§ Exercise instructions: Rewrite all of the material below with "white rock" swapped for "pale boulder" everywhere it occurs, changing nothing else, and omit the pictures from your answer.

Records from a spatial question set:
-=-=-
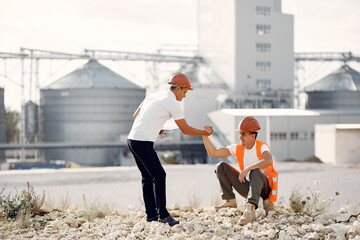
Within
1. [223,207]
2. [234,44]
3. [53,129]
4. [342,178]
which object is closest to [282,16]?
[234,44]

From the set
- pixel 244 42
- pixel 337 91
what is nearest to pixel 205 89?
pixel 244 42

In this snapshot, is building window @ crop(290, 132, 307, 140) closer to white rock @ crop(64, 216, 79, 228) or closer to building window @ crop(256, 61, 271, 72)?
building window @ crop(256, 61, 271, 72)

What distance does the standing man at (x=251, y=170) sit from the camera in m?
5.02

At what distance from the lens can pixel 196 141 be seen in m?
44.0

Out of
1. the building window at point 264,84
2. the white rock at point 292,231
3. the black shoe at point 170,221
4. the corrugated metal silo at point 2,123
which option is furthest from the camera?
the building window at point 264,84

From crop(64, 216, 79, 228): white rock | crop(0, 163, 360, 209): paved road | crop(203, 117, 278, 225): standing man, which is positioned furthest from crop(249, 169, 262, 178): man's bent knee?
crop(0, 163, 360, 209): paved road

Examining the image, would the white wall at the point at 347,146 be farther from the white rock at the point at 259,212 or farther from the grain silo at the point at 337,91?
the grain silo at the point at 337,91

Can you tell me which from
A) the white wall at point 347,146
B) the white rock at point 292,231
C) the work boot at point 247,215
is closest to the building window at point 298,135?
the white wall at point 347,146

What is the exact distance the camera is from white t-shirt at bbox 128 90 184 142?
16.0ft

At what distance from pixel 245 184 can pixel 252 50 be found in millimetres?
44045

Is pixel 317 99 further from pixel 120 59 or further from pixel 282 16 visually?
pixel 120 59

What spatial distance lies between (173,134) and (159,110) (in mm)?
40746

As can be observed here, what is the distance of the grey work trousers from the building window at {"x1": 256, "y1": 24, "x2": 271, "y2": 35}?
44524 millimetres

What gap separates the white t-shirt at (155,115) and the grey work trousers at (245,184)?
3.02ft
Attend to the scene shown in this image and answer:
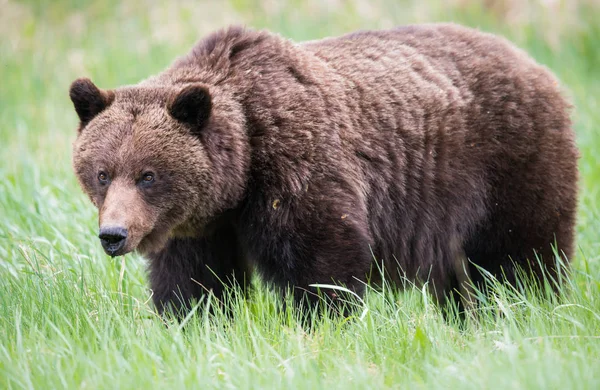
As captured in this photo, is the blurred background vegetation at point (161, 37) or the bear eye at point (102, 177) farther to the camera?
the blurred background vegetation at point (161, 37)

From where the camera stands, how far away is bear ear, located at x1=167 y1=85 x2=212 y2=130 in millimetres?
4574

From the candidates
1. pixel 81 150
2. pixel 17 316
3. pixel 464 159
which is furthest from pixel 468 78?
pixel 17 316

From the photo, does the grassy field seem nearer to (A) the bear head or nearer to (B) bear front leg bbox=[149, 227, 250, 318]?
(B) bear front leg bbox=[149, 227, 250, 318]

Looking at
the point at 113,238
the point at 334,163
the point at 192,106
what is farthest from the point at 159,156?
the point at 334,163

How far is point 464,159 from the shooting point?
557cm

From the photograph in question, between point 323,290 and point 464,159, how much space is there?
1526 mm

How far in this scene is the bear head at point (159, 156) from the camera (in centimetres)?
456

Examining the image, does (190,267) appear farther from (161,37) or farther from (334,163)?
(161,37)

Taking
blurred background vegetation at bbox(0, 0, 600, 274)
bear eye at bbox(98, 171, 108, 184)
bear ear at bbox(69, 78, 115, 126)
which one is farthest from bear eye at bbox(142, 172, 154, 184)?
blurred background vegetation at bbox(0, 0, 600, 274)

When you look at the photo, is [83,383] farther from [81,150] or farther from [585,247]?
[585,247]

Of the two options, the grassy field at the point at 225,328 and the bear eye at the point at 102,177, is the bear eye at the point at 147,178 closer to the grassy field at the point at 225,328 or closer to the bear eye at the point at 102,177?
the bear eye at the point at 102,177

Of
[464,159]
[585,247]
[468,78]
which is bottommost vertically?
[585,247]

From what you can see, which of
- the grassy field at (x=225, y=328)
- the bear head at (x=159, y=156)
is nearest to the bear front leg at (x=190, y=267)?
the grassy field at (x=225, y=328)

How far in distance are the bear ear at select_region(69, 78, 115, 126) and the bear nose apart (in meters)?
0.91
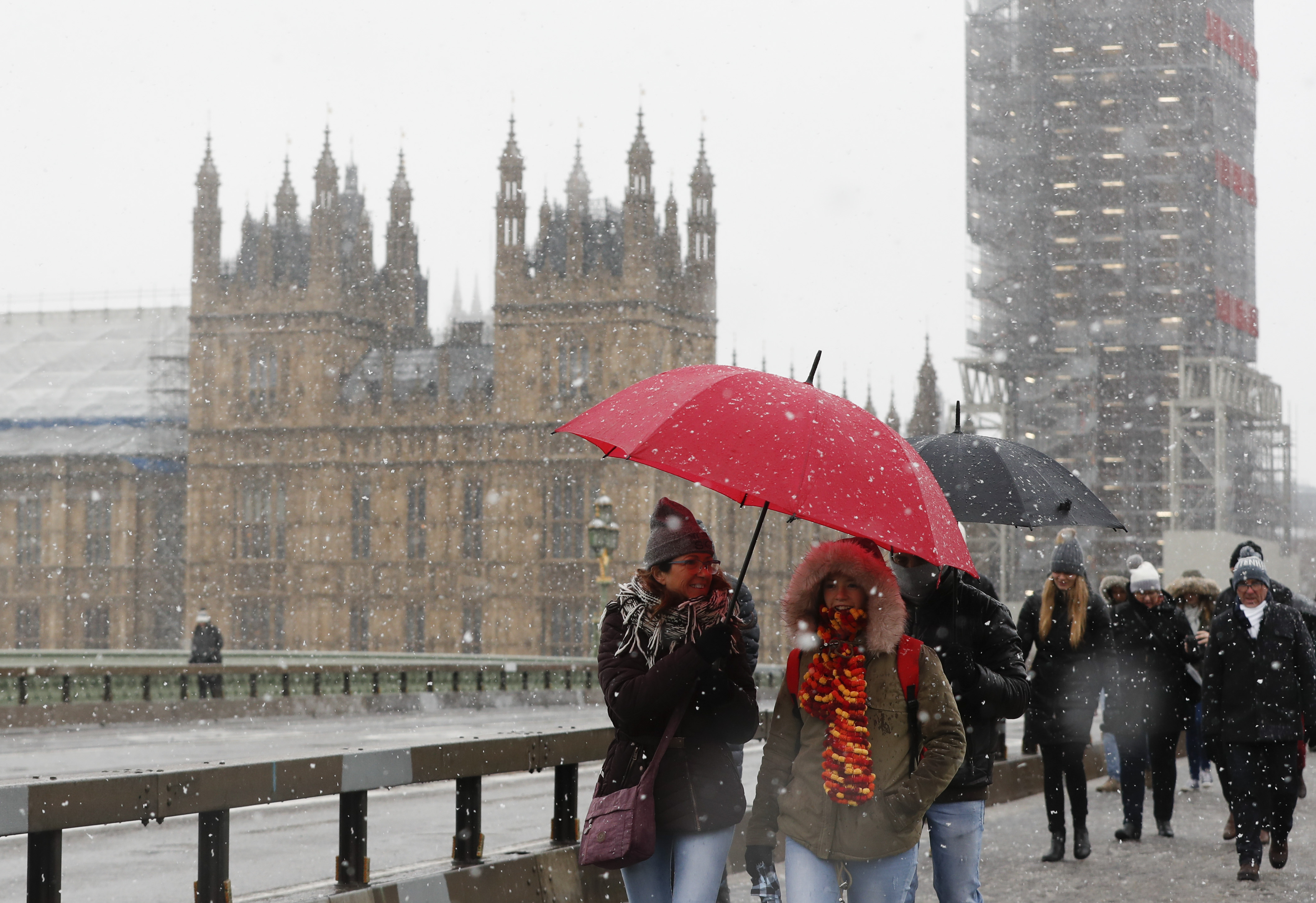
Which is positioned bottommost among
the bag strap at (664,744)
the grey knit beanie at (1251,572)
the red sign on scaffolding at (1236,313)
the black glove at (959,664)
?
-=-=-
§ Response for this exercise:
Within
1. [223,207]
2. [234,44]
3. [53,129]
4. [342,178]
which object is closest to [282,16]?
[234,44]

From the set
- pixel 244 42
- pixel 337 91
what is nearest to pixel 205 89?
pixel 244 42

In this snapshot, is building window @ crop(290, 132, 307, 140) closer to pale boulder @ crop(64, 216, 79, 228) or closer to building window @ crop(256, 61, 271, 72)?
building window @ crop(256, 61, 271, 72)

What distance does the standing man at (x=251, y=170) sit from the camera in m?
5.02

At what distance from the lens can pixel 196 141 be seen in m?
44.0

Out of
1. the building window at point 264,84
2. the pale boulder at point 292,231
3. the black shoe at point 170,221
4. the corrugated metal silo at point 2,123
which option is furthest from the camera?
the building window at point 264,84

From crop(64, 216, 79, 228): pale boulder | crop(0, 163, 360, 209): paved road | crop(203, 117, 278, 225): standing man, which is positioned furthest from crop(249, 169, 262, 178): man's bent knee?
crop(0, 163, 360, 209): paved road

Examining the image, would the white wall at the point at 347,146 be farther from the pale boulder at the point at 259,212 or farther from the grain silo at the point at 337,91?
the grain silo at the point at 337,91

Can you tell me which from
A) the white wall at point 347,146
B) the pale boulder at point 292,231
C) the work boot at point 247,215
is closest to the building window at point 298,135?
the white wall at point 347,146

What is the exact distance the camera is from white t-shirt at bbox 128 90 184 142?
16.0ft

At what distance from pixel 245 184 can pixel 252 50 be found in millimetres?
44045

Is pixel 317 99 further from pixel 120 59 or further from pixel 282 16 visually?
pixel 120 59

What spatial distance lies between (173,134) and (159,110) (in mm)?
40746

As can be observed here, what is the distance of the grey work trousers from the building window at {"x1": 256, "y1": 24, "x2": 271, "y2": 35}?
44524 millimetres

What gap separates the white t-shirt at (155,115) and the grey work trousers at (245,184)?
3.02ft
Attend to the scene shown in this image and answer:
As captured in this photo, is the blurred background vegetation at point (161, 37) or the bear eye at point (102, 177) farther to the camera?
the blurred background vegetation at point (161, 37)

From where the camera stands, how far away is bear ear, located at x1=167 y1=85 x2=212 y2=130 in millimetres?
4574

From the candidates
1. pixel 81 150
2. pixel 17 316
3. pixel 464 159
which is furthest from pixel 468 78?
pixel 17 316

From the photo, does the grassy field seem nearer to (A) the bear head or nearer to (B) bear front leg bbox=[149, 227, 250, 318]?
(B) bear front leg bbox=[149, 227, 250, 318]

Looking at
the point at 113,238
the point at 334,163
the point at 192,106
what is farthest from the point at 159,156?
the point at 334,163

How far is point 464,159 from the shooting point?
557cm

From the photograph in question, between point 323,290 and point 464,159, how much space is there?
1526 mm

How far in this scene is the bear head at point (159, 156) from the camera (in centimetres)?
456

Examining the image, does (190,267) appear farther from (161,37) or farther from (334,163)?
(161,37)

Taking
blurred background vegetation at bbox(0, 0, 600, 274)
bear eye at bbox(98, 171, 108, 184)
bear ear at bbox(69, 78, 115, 126)
which one is farthest from bear eye at bbox(142, 172, 154, 184)?
blurred background vegetation at bbox(0, 0, 600, 274)

When you look at the photo, is [83,383] farther from [81,150] or farther from [585,247]?
[585,247]

Of the two options, the grassy field at the point at 225,328 and the bear eye at the point at 102,177, is the bear eye at the point at 147,178 closer to the grassy field at the point at 225,328 or closer to the bear eye at the point at 102,177?
the bear eye at the point at 102,177

Of
[464,159]
[585,247]
[468,78]
which is bottommost vertically?
[585,247]

From what you can see, which of
- the grassy field at (x=225, y=328)
- the bear head at (x=159, y=156)
is nearest to the bear front leg at (x=190, y=267)?
the grassy field at (x=225, y=328)

How far in distance are the bear ear at select_region(69, 78, 115, 126) and the bear nose apart (in meters)?
0.91
Which is positioned bottommost among
the bag strap at (664,744)
the grey knit beanie at (1251,572)
the red sign on scaffolding at (1236,313)
the black glove at (959,664)
?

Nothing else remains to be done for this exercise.